_EXTRAIT DU DOCUMENT_
:::::

Justin Welby, l’archevêque atypique

Justin Welby. Photo The Guardian.

Justin Welby, 56 ans, vient d’être désigné comme archevêque de Cantorbéry et chef de l’Eglise Anglicane. Son parcours est atypique.

 Justin Welby est actuellement évêque de Durham, l’un des évêchés les plus anciens d’Angleterre. En cela sa promotion peut sembler normale. Ce qui l’est moins, c’est qu’il occupe ce poste depuis un an seulement, après avoir été curé doyen de Liverpool. Ce qui est encore plus extraordinaire, c’est que cet homme, qui a eu six enfants, a mené une carrière brillante de cadre supérieur dans l’industrie avant de changer de voie. Comme le premier ministre Cameron ou le maire de Londres Johnson, il suivit ses études secondaires dans la prestigieuse « public school » d’Eton. Il fit son parcours universitaire à Cambridge. Il fut trader et financier au sein des compagnies pétrolières Elf Aquitaine et Entreprise Oil et décida un jour d’abandonner son salaire mirobolant et de se faire prêtre.

:::::

_CONTENU DES DONNÉES_
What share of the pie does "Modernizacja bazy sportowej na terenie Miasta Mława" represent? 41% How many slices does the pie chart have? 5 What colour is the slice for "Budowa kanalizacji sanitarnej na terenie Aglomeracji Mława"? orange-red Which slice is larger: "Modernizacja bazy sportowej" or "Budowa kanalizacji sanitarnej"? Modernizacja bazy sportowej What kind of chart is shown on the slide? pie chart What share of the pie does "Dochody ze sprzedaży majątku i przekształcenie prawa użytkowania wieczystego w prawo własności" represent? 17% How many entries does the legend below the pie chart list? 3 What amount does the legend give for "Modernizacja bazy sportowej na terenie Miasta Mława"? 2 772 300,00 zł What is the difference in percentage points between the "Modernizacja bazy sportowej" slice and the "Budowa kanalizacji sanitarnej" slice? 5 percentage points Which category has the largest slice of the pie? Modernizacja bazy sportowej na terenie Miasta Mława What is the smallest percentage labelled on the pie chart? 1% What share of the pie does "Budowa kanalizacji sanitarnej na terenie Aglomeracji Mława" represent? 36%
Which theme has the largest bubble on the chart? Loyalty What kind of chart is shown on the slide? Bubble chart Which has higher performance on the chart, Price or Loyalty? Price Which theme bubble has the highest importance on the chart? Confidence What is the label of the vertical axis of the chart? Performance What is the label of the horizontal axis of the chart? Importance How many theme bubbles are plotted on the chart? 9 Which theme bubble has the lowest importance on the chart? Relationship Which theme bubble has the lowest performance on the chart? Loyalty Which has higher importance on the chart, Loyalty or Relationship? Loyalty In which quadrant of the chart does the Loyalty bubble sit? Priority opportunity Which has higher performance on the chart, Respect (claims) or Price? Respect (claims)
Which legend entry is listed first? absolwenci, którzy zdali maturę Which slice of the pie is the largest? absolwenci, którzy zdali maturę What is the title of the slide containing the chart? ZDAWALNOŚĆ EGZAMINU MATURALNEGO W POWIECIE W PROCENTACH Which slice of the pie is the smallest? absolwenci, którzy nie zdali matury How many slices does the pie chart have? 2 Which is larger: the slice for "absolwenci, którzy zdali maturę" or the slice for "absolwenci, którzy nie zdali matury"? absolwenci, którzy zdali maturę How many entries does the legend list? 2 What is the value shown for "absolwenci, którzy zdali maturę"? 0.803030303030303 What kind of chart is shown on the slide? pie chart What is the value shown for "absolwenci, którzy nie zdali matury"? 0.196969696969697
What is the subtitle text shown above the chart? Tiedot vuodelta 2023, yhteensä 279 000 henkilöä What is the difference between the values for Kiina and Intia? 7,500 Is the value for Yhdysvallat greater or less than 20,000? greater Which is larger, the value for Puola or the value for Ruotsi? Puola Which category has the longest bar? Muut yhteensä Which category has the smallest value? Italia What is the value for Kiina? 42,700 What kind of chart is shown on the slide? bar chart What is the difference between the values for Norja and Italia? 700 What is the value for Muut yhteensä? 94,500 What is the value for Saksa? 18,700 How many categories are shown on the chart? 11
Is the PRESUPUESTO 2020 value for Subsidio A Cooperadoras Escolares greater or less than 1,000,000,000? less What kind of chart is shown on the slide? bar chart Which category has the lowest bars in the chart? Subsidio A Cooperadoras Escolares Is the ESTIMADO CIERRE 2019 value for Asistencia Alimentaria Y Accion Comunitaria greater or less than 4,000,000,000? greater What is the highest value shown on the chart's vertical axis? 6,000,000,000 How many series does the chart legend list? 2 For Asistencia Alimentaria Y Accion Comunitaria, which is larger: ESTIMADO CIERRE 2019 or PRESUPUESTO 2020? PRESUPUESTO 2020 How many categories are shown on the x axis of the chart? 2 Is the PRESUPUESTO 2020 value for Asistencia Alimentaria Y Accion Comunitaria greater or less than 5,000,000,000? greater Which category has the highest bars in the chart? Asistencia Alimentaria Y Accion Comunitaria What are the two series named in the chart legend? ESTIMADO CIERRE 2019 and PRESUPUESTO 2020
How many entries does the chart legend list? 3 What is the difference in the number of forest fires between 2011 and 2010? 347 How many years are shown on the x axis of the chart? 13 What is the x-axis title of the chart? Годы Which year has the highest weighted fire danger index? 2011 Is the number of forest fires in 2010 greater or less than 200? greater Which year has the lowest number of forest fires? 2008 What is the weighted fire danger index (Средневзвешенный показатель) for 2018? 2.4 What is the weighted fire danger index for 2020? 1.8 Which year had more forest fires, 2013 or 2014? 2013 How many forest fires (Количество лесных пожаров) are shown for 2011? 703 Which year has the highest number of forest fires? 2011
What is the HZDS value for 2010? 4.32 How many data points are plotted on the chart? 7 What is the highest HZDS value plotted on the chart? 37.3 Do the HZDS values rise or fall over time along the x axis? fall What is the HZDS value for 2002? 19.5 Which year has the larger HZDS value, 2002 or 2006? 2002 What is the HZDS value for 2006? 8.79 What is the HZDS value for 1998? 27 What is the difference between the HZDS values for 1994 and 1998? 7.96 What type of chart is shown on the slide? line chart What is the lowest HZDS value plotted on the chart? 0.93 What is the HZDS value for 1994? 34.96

:::::

Pouvez-vous écrire la suite de l'article sur Justin Welby à partir de sa dernière phrase ?

_RÉPONSE_
 Dans The Guardian, Andrew Brown et Lizzy Davies écrivent : « peu de vieux Etoniens pensent que les plus gros problèmes auxquels le Comté de Durham est confronté sont les prêteurs requins et les drames qu’ils provoquent, ainsi que le haut chômage des jeunes ». Il n’y a pas beaucoup de cadres supérieurs d’entreprises pétrolières qui diraient que « la rémunération des principaux dirigeants d’une bonne centaine d’entreprises au Royaume uni est outrageante et même obscène… Nous devons arriver au point où il y ait une reconnaissance générale du fait qu’être payé un grand nombre de fois plus que la rémunération d’autres personnes n’est pas acceptable dans une société qui souhaite être heureuse et stable. » C’est pourtant ce qu’a dit Welby dans une interview avec un autre évêque dans Living Church, un magazine américain, au début de cette année. Membre de la commission parlementaire sur les scandales bancaires, en particulier la manipulation du Libor, il a l’occasion d’y exprimer ses positions.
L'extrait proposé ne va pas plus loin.